Problem requirements: Rewrite all of the material below, substituting "granite block" for every occurrence of "stone block" and leaving everything else unchanged. Omit the pictures from your answer.

───

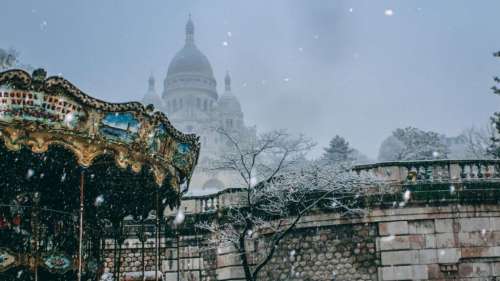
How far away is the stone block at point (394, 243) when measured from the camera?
1872 centimetres

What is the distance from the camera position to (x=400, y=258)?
18.7 meters

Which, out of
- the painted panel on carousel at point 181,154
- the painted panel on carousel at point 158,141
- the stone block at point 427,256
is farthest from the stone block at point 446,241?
the painted panel on carousel at point 158,141

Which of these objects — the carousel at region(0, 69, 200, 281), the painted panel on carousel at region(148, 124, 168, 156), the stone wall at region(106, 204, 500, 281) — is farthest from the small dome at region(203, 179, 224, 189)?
the painted panel on carousel at region(148, 124, 168, 156)

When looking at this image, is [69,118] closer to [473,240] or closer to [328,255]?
[328,255]

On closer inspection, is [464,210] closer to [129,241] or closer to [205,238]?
[205,238]

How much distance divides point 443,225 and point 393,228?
4.64ft

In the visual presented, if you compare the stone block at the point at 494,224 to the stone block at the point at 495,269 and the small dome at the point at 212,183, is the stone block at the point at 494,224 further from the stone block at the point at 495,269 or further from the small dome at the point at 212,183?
the small dome at the point at 212,183

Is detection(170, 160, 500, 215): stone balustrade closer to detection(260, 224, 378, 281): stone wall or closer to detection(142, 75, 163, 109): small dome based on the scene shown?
detection(260, 224, 378, 281): stone wall

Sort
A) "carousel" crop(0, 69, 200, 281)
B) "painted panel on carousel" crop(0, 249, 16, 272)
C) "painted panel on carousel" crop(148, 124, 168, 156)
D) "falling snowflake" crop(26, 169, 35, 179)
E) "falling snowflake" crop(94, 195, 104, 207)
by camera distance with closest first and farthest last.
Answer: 1. "carousel" crop(0, 69, 200, 281)
2. "painted panel on carousel" crop(0, 249, 16, 272)
3. "painted panel on carousel" crop(148, 124, 168, 156)
4. "falling snowflake" crop(26, 169, 35, 179)
5. "falling snowflake" crop(94, 195, 104, 207)

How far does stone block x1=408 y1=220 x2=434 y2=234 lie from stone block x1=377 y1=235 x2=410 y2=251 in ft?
0.94

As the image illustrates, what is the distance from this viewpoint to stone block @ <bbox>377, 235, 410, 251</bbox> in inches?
737

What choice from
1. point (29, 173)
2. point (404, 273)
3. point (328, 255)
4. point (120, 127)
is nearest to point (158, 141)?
point (120, 127)

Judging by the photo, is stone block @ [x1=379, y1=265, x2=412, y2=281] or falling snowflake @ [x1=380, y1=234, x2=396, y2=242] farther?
falling snowflake @ [x1=380, y1=234, x2=396, y2=242]

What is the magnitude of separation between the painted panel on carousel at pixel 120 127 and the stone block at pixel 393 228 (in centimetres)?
929
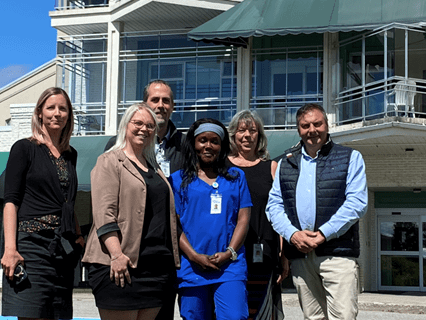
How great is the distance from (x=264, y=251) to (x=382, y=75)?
13136mm

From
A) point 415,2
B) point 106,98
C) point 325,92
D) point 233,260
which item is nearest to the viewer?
point 233,260

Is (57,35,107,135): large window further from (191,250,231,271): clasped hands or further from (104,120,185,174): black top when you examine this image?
(191,250,231,271): clasped hands

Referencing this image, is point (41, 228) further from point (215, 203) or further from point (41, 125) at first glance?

───

Response to the exercise:
How far away is the granite block at point (394, 243) when measured from the camera?
1872 centimetres

What is the distance from the camera position to (x=400, y=258)?
18.7 meters

Which, out of
- the painted panel on carousel at point 181,154
- the painted panel on carousel at point 158,141
- the granite block at point 427,256
is farthest from the granite block at point 446,241?
the painted panel on carousel at point 158,141

Which of these objects — the carousel at region(0, 69, 200, 281), the painted panel on carousel at region(148, 124, 168, 156), the stone wall at region(106, 204, 500, 281) — is farthest from the small dome at region(203, 179, 224, 189)?
the painted panel on carousel at region(148, 124, 168, 156)

When looking at this image, is [69,118] closer to [473,240] or closer to [328,255]?
[328,255]

On closer inspection, is [464,210] closer to [129,241] or closer to [205,238]?
[205,238]

How much distance divides point 443,225 and point 393,228?
4.64ft

In the visual presented, if you compare the granite block at the point at 494,224 to the granite block at the point at 495,269 and the small dome at the point at 212,183, is the granite block at the point at 494,224 further from the granite block at the point at 495,269 or further from the small dome at the point at 212,183?
the small dome at the point at 212,183

Is detection(170, 160, 500, 215): stone balustrade closer to detection(260, 224, 378, 281): stone wall or closer to detection(142, 75, 163, 109): small dome based on the scene shown?
detection(260, 224, 378, 281): stone wall

Sort
A) "carousel" crop(0, 69, 200, 281)
B) "painted panel on carousel" crop(0, 249, 16, 272)
C) "painted panel on carousel" crop(148, 124, 168, 156)
D) "falling snowflake" crop(26, 169, 35, 179)
E) "falling snowflake" crop(94, 195, 104, 207)
by camera distance with closest first and farthest last.
Answer: 1. "carousel" crop(0, 69, 200, 281)
2. "painted panel on carousel" crop(0, 249, 16, 272)
3. "painted panel on carousel" crop(148, 124, 168, 156)
4. "falling snowflake" crop(26, 169, 35, 179)
5. "falling snowflake" crop(94, 195, 104, 207)

How far does granite block x1=408 y1=220 x2=434 y2=234 lie from granite block x1=377 y1=235 x2=410 y2=251 in ft?
0.94

As the image illustrates, what is the distance from this viewpoint to granite block @ <bbox>377, 235, 410, 251</bbox> in inches?
737

What choice from
1. point (29, 173)
2. point (404, 273)
3. point (328, 255)
4. point (120, 127)
is nearest to point (158, 141)?
point (120, 127)

Judging by the photo, is granite block @ [x1=379, y1=265, x2=412, y2=281] or falling snowflake @ [x1=380, y1=234, x2=396, y2=242] farther?
falling snowflake @ [x1=380, y1=234, x2=396, y2=242]

What is the magnitude of separation between the painted panel on carousel at pixel 120 127 and the granite block at pixel 393 228 (in centimetres)?
929
How great is the distance from (x=264, y=251) to (x=382, y=75)?
13136mm

From
A) point 415,2
B) point 106,98
C) point 325,92
D) point 233,260
which item is nearest to the viewer?
point 233,260

Is (57,35,107,135): large window further from (191,250,231,271): clasped hands or further from (104,120,185,174): black top when you examine this image?
(191,250,231,271): clasped hands

Referencing this image, is point (41, 228) further from point (215, 203) or further from point (41, 125) at first glance?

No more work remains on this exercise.